### DATA FOR THE TASK:
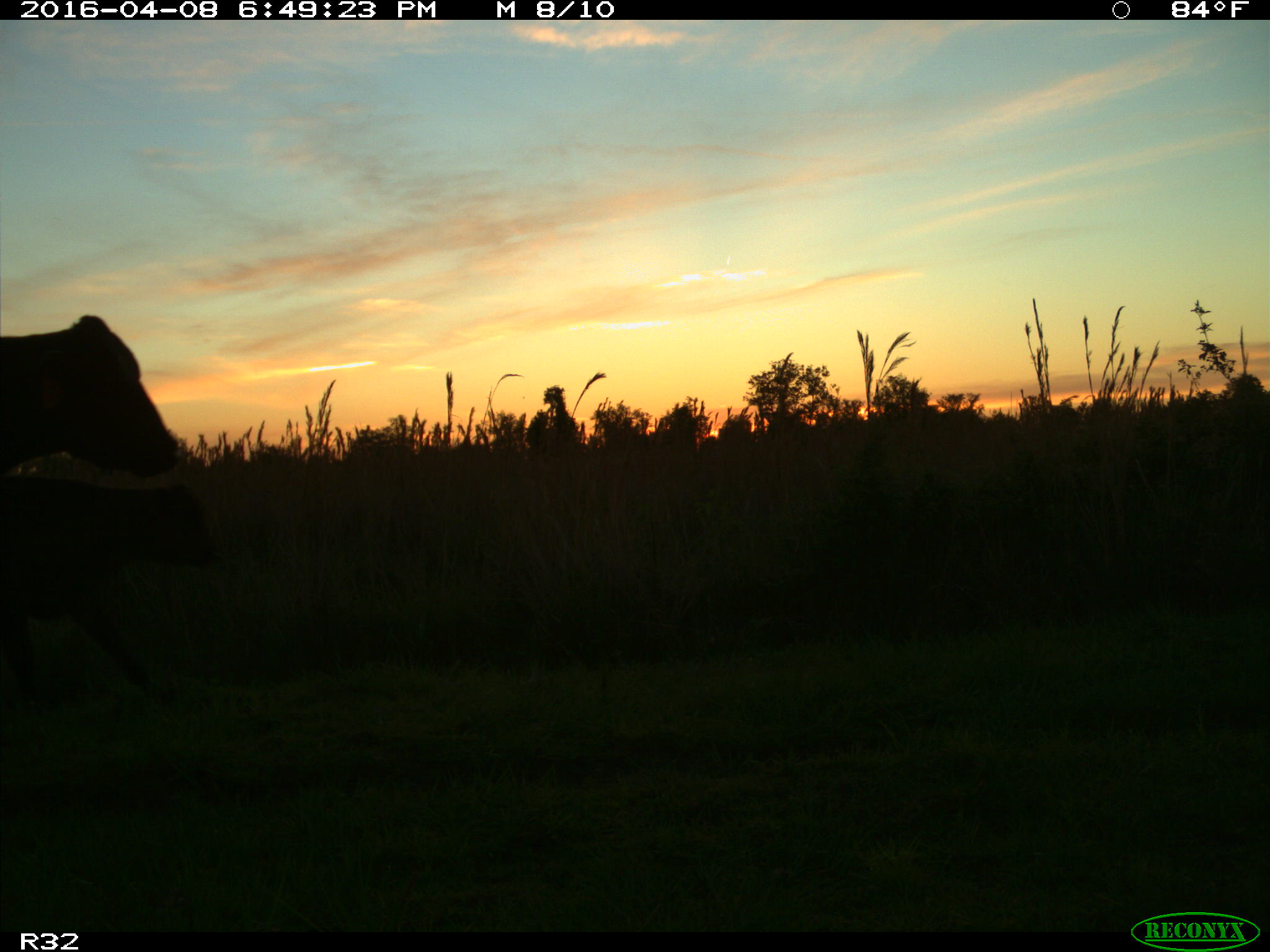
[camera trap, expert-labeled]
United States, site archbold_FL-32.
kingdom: Animalia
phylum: Chordata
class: Mammalia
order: Artiodactyla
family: Bovidae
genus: Bos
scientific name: Bos taurus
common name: domestic cow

### INSTRUCTIONS TO FOLLOW:
Copy nothing except the lines from the one with "class: Mammalia" through the end of the records; keep each exactly as it appears, first and last included.

### SOLUTION:
class: Mammalia
order: Artiodactyla
family: Bovidae
genus: Bos
scientific name: Bos taurus
common name: domestic cow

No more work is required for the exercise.